Match some of the fields in the output, not just the rows
Tools such as awk are superior to grep when you want to match only the patterns in a particular field in the output row.
The following simplified example shows how to list only the files that were modified in December.
Listing 19. Bad habits. 9 Example: use grep to find patterns in a specific field ~/tmp $ ls-l/tmp/a/b/c | grep Dec
-rw-r--r--7 Joe Joe 12043 20:36 December_report.pdf
-rw-r--r--1 root 238 Dec 08:19 README
-rw-r--r--3 Joe Joe 5096 Dec 14:26 Archive.tar
~/tmp $
In this example, grep filters the rows and prints all the files with Dec in their modified date and name. Therefore, files such as december_report.pdf are matched, even though it has not been modified since January. This may not be the result you want. In order to match patterns in a particular field, it is best to use awk, where one of the relational operators matches the exact field, as shown in the following example:
Listing 20. Good Habits 9 Example: use awk to find patterns in a specific field ~/tmp $ ls-l | awk ' $-= ' Dec '
-rw-r--r--3 Joe Joe 5096 Dec 14:26 Archive.tar
-rw-r--r--1 root 238 Dec 08:19 README
~/tmp $
For more detailed information on how to use awk, see Resources.
Stop using a pipe to cat
A common basic usage error with grep is to send the output of cat to grep to search for the contents of a single file through a pipe. This is absolutely unnecessary and is simply a waste of time, because tools such as grep accept filenames as arguments. You do not need to use cat in this case, as shown in the following example:
Listing 21. Good habits and bad habits. 10 Example: using grep with and without cat
~ $ time Cat Tmp/a/longfile.txt | grep and
2811
Real 0m0.015s
User 0m0.003s
SYS 0m0.013s
~ $ time grep and Tmp/a/longfile.txt
2811
Real 0m0.010s
User 0m0.006s
SYS 0m0.004s
~ $
This error exists in many tools. Because most tools accept standard input with a hyphen (-) as a parameter, the parameters are usually not valid even if you use cat to disperse multiple files in stdin. It is really necessary to perform a connection first before the pipeline only if you are using cat with one of multiple filtering options.
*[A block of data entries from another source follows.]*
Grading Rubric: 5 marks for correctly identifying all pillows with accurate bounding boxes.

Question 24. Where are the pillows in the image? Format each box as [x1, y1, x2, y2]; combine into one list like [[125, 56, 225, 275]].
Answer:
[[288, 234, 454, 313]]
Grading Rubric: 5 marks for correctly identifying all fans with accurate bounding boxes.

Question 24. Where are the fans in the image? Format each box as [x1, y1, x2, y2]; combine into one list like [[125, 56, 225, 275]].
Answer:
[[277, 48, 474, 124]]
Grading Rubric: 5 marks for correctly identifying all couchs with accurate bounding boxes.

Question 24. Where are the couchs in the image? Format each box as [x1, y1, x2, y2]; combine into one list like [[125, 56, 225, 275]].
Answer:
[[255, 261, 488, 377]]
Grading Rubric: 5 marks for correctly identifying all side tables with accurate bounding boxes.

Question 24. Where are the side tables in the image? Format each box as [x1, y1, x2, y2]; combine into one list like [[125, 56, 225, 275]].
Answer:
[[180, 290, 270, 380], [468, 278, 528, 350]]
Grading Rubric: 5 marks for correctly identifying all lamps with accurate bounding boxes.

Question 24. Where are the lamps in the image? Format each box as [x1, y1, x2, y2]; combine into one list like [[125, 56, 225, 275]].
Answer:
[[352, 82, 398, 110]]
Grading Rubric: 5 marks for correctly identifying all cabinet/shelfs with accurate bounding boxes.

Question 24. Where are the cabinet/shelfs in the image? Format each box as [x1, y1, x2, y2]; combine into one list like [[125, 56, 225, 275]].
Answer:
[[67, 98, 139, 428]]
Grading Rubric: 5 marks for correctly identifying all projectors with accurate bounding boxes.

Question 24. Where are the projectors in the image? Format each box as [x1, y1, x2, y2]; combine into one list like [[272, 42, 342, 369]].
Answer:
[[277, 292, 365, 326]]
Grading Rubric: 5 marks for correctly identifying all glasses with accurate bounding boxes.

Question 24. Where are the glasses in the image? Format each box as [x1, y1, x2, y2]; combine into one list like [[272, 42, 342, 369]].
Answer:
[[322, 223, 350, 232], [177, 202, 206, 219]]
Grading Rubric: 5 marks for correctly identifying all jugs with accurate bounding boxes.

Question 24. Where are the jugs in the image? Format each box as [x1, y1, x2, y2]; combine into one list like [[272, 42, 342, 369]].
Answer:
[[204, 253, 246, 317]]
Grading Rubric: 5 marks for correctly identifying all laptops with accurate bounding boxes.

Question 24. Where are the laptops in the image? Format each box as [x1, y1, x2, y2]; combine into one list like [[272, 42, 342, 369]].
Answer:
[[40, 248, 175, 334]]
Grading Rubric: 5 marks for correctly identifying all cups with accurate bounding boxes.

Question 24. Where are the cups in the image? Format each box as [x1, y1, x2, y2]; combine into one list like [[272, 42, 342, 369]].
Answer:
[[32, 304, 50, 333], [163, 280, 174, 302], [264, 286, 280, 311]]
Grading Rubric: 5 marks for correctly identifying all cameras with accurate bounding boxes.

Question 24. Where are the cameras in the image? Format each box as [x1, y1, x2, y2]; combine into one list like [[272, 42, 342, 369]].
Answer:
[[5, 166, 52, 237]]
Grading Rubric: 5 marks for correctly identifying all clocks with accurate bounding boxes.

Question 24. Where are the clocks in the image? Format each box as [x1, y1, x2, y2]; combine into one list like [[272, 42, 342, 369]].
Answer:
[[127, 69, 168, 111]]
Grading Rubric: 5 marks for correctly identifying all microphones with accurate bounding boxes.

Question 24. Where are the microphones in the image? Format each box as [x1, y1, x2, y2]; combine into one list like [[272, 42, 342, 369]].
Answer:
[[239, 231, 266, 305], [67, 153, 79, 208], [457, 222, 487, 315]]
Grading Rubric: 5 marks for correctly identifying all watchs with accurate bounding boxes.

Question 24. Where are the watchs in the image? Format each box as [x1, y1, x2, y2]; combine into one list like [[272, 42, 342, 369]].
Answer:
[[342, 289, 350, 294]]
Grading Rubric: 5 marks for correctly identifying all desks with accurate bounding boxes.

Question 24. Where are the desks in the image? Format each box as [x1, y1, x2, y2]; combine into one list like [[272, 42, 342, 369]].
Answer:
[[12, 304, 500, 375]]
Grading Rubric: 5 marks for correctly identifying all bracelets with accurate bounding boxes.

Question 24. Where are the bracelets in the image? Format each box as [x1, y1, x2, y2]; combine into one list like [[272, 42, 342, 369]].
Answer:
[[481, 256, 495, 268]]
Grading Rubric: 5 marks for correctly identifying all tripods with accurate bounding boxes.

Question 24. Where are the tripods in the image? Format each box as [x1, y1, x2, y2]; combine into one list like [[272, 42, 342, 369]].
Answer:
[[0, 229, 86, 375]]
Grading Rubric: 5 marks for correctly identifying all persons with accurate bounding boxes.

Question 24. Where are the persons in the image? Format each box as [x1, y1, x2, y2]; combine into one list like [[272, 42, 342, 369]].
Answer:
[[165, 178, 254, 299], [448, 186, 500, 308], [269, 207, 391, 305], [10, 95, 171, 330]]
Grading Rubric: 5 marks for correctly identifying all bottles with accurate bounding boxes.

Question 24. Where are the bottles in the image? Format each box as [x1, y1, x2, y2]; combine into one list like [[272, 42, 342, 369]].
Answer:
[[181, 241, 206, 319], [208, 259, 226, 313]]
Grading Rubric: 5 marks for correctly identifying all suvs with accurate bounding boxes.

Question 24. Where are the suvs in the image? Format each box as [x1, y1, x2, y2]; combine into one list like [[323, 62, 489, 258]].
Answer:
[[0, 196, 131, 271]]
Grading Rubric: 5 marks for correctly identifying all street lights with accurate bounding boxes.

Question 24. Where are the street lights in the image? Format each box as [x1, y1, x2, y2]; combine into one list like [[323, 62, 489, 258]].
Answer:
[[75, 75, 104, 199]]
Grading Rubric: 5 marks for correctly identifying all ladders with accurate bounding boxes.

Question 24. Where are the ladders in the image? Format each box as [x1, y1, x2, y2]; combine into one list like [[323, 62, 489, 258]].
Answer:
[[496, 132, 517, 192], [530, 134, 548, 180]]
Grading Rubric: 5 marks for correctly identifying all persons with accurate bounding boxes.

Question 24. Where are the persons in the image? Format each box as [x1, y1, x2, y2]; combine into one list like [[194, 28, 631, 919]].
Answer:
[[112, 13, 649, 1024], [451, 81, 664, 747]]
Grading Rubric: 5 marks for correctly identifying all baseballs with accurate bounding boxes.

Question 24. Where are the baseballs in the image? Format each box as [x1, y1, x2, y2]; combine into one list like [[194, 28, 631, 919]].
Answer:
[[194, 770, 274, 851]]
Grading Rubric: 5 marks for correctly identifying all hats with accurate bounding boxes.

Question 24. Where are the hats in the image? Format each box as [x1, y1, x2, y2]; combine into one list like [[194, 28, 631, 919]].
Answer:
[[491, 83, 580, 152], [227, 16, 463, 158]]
Concluding remarks: Forming good habits
It's a good idea to check any bad usage patterns in your command-line habits. Poor usage patterns can slow you down and usually cause unexpected errors. This article describes 10 new habits that can help you get rid of many of the most common usage errors. Developing these good habits is a positive step in strengthening your UNIX command line skills.